------ EXTRAIT DE PAGE ------

Bonjour, peux-tu te présenter, et introduire Business For Satan à nos lecteurs qui ne te connaîtraient pas encore ? Pourquoi avoir choisi ce nom ?

Bonjour à tous.

Tout d'abord, merci pour l’intérêt que tu portes à mon travail et merci de partager mes travaux sur votre webzine.

Business For Satan est le nom que je me suis donné lorsque j'ai démarré mon activité dans l'illustration il y a maintenant trois ans. Ce nom m'est venu assez rapidement.

L'art n'a jamais vraiment été pris au sérieux chez mes parents. Ils ne voyaient pas ça comme une véritable orientation professionnelle. Moi, j'ai toujours aimé dessiner. En cours je passais mon temps à amuser mes potes en leur faisant des dessins plutôt trash et gore au lieu de prendre des notes comme tout le monde. Ces dessins effrayaient mes parents. Pas forcément bizarre quand ton enfant dessine le diable qui fait des trucs pas très catholiques à des femmes. Ils détestaient ça. Ils voyaient ça comme quelque chose de mal, qui nuisait à ma santé mentale. Ils disaient même que c'était diabolique, que ce n'était pas moi qui faisais ces choses. Dès qu'ils tombaient sur un de mes dessins, il le détruisait ou le faisait étudier par des psys...

Aujourd'hui ils sont heureux de voir que tout ça a finalement pris un sens dans ma vie.

Bref, c'est là que m'est venue l'idée. En m'y remettant sérieusement des années plus tard, alors que j'avais complètement laissé ça de côté, et en rigolant avec un ami, je lui disais que je dessinais pour le diable, que j'allais en faire mon métier et que je ferais du Business avec lui.

Peux-tu nous en dire un peu plus sur ton parcours (musical, graphique) et comment tu en es arrivé là ?

J'ai commencé la musique très jeune. Dès mes 6 ans, j'étais inscrit dans une école de musique pour y apprendre la trompette, j'y ai appris le solfège. J'ai joué dans un orchestre, fait le conservatoire, mais rapidement mes goûts musicaux ont évolué.

Je crois que c'était en 2001, j'ai acheté mon tout premier magazine de métal extrême. Je m'en souviens encore. J'y ai découvert des trucs qui m'ont tout de suite fasciné, par leurs pochettes, leurs univers et l'ambiance qui s'en dégageait. Alors très vite je me suis mis à la batterie, à la guitare, j'ai monté mes premiers de groupes avec mes potes, j'avais même commencé un projet solo de black métal dépressif en 2004. C'est ce projet qui a fait que j'ai rencontré Antonin sur le web.

------ DONNÉES FOURNIES ------

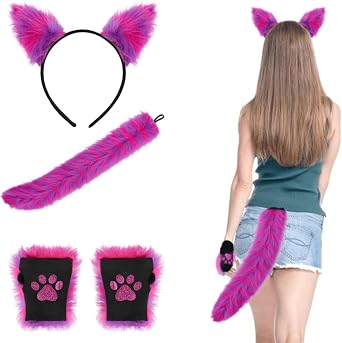 Faux Fur Cat Wolf Tail Ears Headband Paw Gloves Set for Women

------

Citez sans rien changer le passage de l'entretien qui commence aux mots « Tout d'abord, merci » et s'arrête après « venu assez rapidement. ».

Tout d'abord, merci pour l’intérêt que tu portes à mon travail et merci de partager mes travaux sur votre webzine.

Business For Satan est le nom que je me suis donné lorsque j'ai démarré mon activité dans l'illustration il y a maintenant trois ans. Ce nom m'est venu assez rapidement.